Tereska Torres -- author of 1950s lesbian pulp novel "Women's Barracks" -- talks about the ladies of the Free French Forces, shocking American audiences, and being mistaken for a "lesbian writer."
Aug 9, 2005 | On the cover of "Women's Barracks," a handful of half-clad ladies are crowded into a room, dressing themselves, nary a man in sight. We are, after all, in the women's barracks. One, a blonde wearing a pointy soldier's cap and a full-coverage bra, zips up her skirt with a cigarette dangling from her lips. In the corner, wrapped in a towel -- or is that a negligee? -- a thin brunette rubs cream onto her face. Smack in the middle, a voluptuous redhead bends over, pulling up a pant leg and making eyes at the fully dressed, smoking female officer who's making eyes right back at her. Smoking indeed!
And not so subtle. Even in 1950, when Fawcett's Gold Medal, the first American paperback imprint, published "Women's Barracks," it was clear that this was not typical dime-store fare. Billed as "the frank autobiography of a French girl soldier," the book promised the true-life account of what had transpired in the London barracks for the women of World War II's Free French Forces, through the eyes of its young author, Tereska Torres.
Americans must have been hurting for information on the habits of notoriously sexual French women left to their own devices, because "Women's Barracks," known today as the first lesbian pulp, quickly became the first paperback original bestseller, despite the best efforts of some officials. An American congressional committee on "current pornographic materials" examined it as an example of perversion, but publishers were able to avoid censorship by arguing that it actually taught "moral lessons" about the "problem" of lesbianism. A Canadian court, on the other hand, concluded after two days of deliberations that it didn't educate, but encouraged girls to go down that wayward path, and ruled it obscene. Still, these stern chastisements had little effect on the book's soaring popularity -- "Women's Barracks" sold 2 million copies in its first five years; to date, it has sold 4 million copies.
This summer, the Feminist Press is reissuing "Women's Barracks" as the first offering in its "Women Write Pulp" series. While reprints of the book have featured newer covers (my personal favorite is a 1970s edition showcasing two leggy, shaggy-haired femme fatales in oversize green Army shirts -- clearly not the regulation uniform of the 1940s Free French Forces), this latest edition carries the original, long considered a classic image of lesbian fiction.
Yet what's "lesbian" about "Women's Barracks" isn't just its candid depictions of sex. To be sure, Torres isn't shy about discussing "strange caresses" or "small pointed breasts," but that's only half the story.
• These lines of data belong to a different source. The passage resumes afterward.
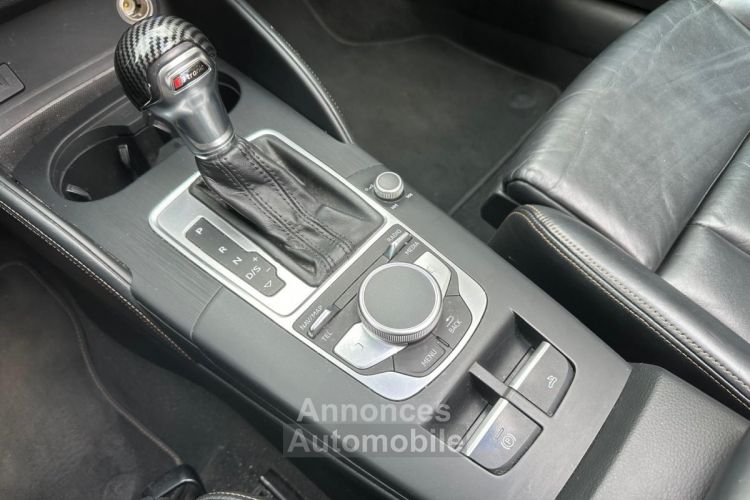 Audi A3 Cabriolet 2.0 TDI 150 S tronic 6 S Line - <small></small> 23.990 € <small>TTC</small> - #25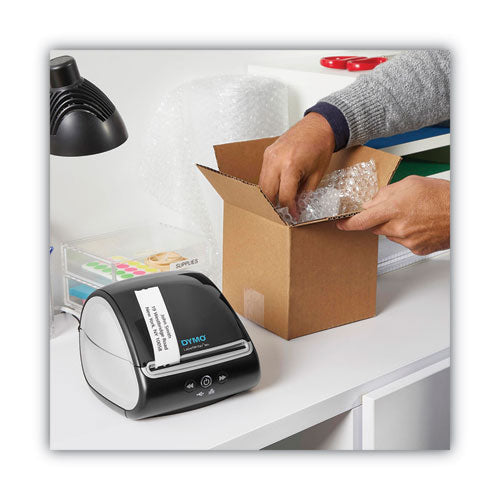 Image of DYMO® 2112554 Labelwriter 5xl Series Label Printer, 53 Labels/min Print Speed, 5.5 X 7 X 7.38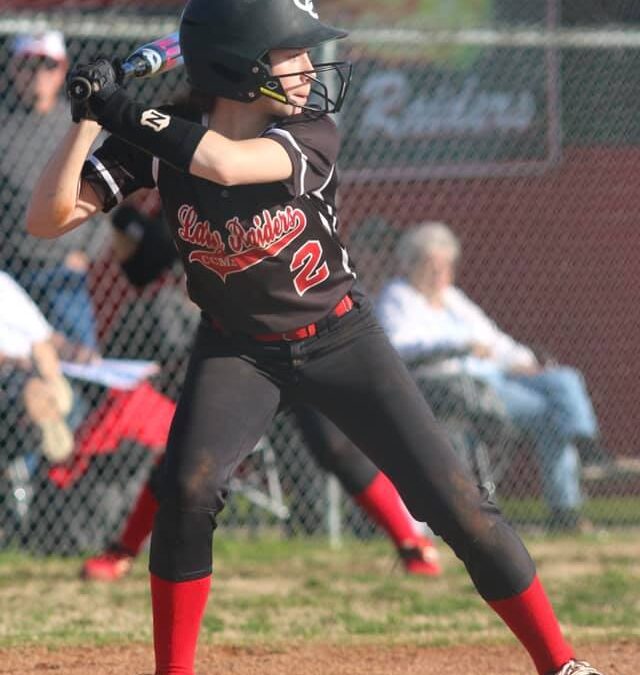 SOFTBALL: Offense sputters as CMS finishes third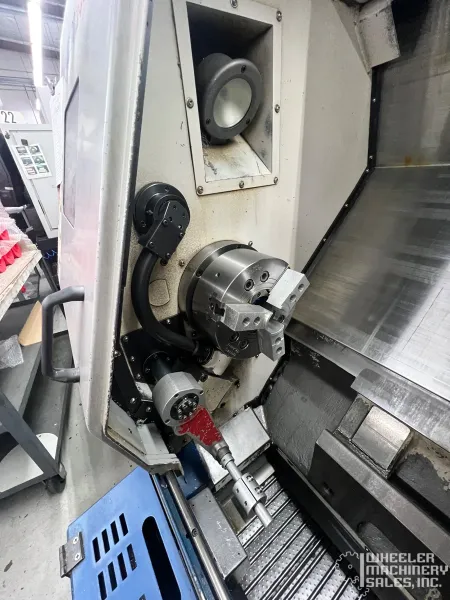 2004 DAEWOO Puma 240C CNC Lathe #8406 #2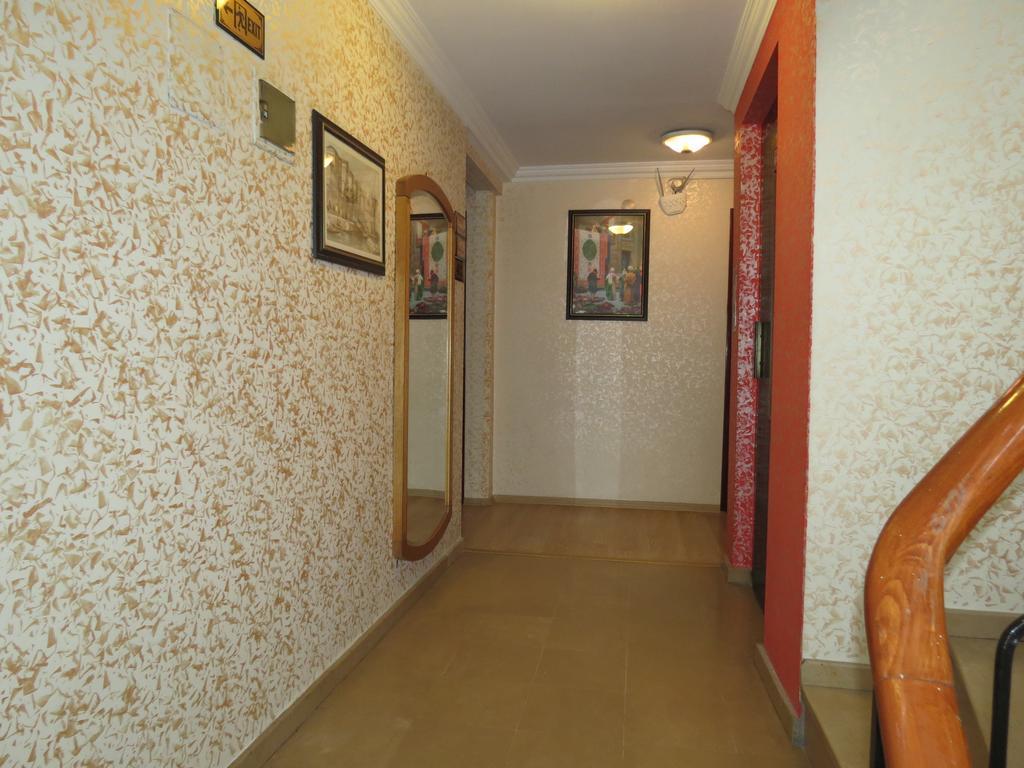 Hotel Akyildiz Stambuł Zewnętrze zdjęcie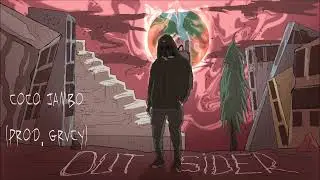 1. Dąbeq - COCO JAMBO (prod. GRVCY) #rap #rapper #music #poland #oldschool #trap #drill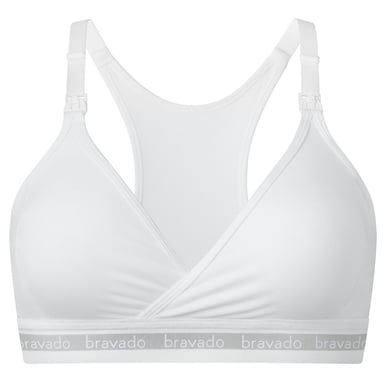 Image of bravado! Original Reggiseno da allattamento white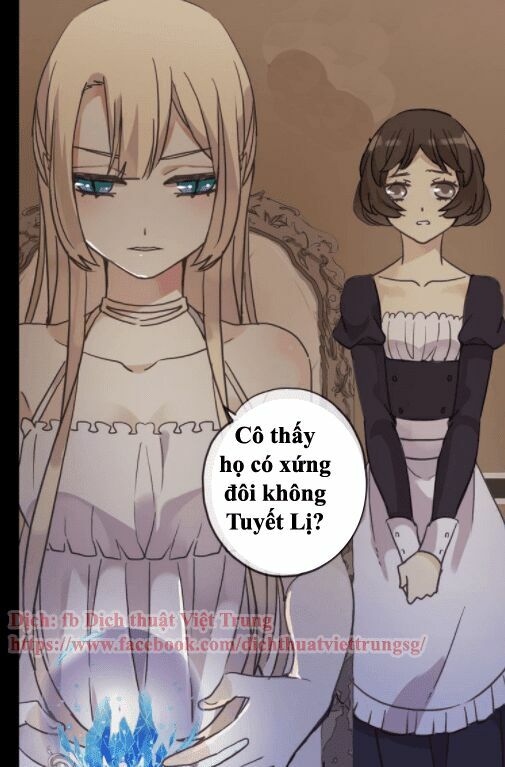 Vết Cắn Ngọt Ngào: Chapter 38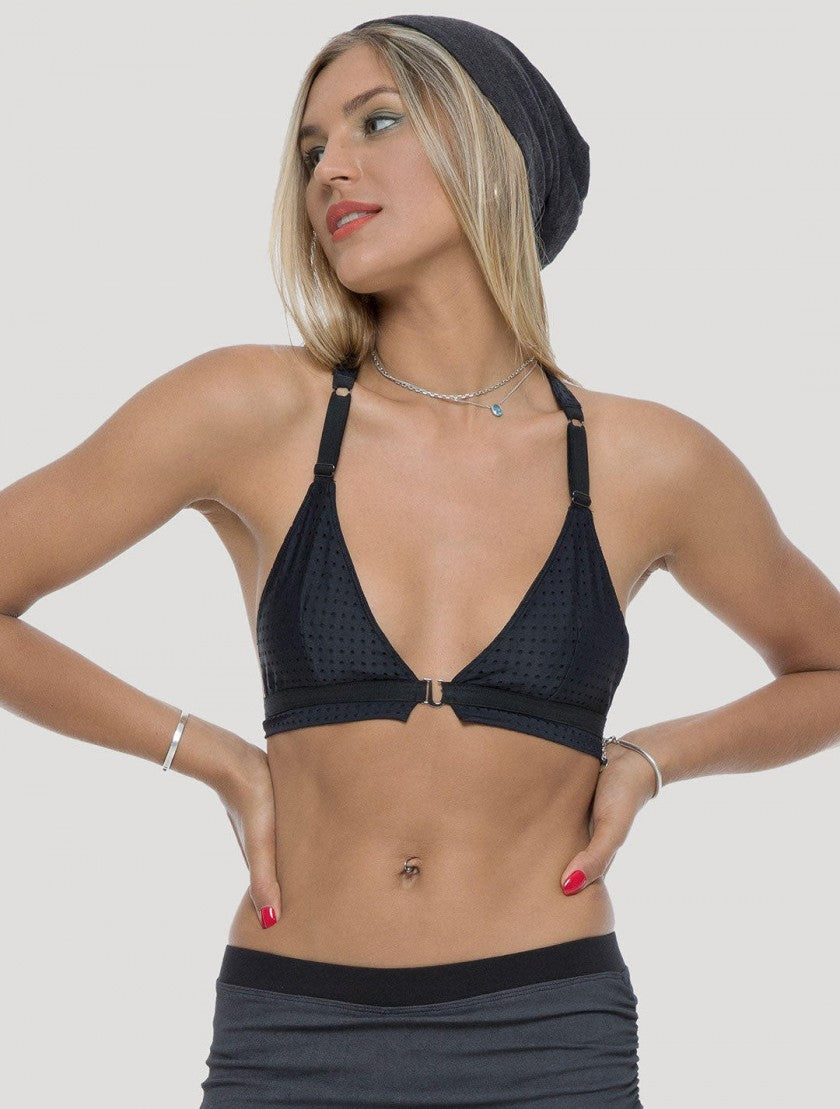 PUNCH Bra In Black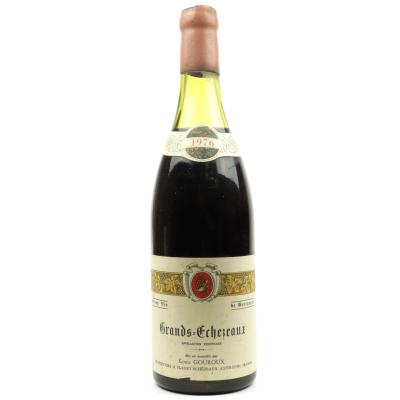 L.Gouroux 1976 Grands-Echezeaux Grand-Cru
She doesn't just record what women do with each other, but what they say to each other: how they relate as lovers and friends, allies and enemies; how they think about the "real Lesbians" and the "normal women ... who play at such games"; how they admire, disregard and sleep with men; how they cope with liberated spirits and unwanted pregnancies. Torres gives readers both pulpy lesbian lust and an honest story about real women -- shy, fragile Ursula; mature and worldly Claude; the funny and plucky Mickey; proud and beautiful man-crazy Jacqueline; tough, butch Anne -- as they see themselves and each other.
Today, Torres is lauded as a "lesbian writer." But, as she told me when we spoke on the phone, that's news to her. In fact, she says, she prefers the published version of her wartime diary, released in France as "Free French," to the fictionalized "Women's Barracks." And she is much more interested in what she's doing now than in what she did 50 years ago. At 84, she is still publishing and traveling the world, dividing her time among homes in Paris, California and New Jersey. We spoke about writing, politics and the differences between Americans and the French.
How did "Women's Barracks" come about?
Meyer Levin, who I married later, was a war correspondent in London during the war, and an old friend of my parents. He used to take me out for dinner and lunches while I was in the Free French Forces, and he was in the American Army. And as he was a writer, I was always telling him stories about what was happening in the barracks at the time I was living there. He was always very interested in my stories. After the war, in 1948, we got married, and he always was telling me, "Why don't you write the story about what happened in London during the war when you were a soldier in the French army?" And I had written it all in my diary, but he was always saying, no, no, no, make a novel.
And how was it received?
I remember first of all the book came out in America when I was still in Paris. I was overwhelmed by the idea that they had published 200,000 copies of it. I couldn't believe it. And I went to see this man at Fawcett. Nobody said "lesbian" to me, nobody mentioned it. All I knew is that they all said it was terribly shocking, and I didn't know why they said that. I thought I had written a very innocent book. I thought, these Americans, they are easily shocked.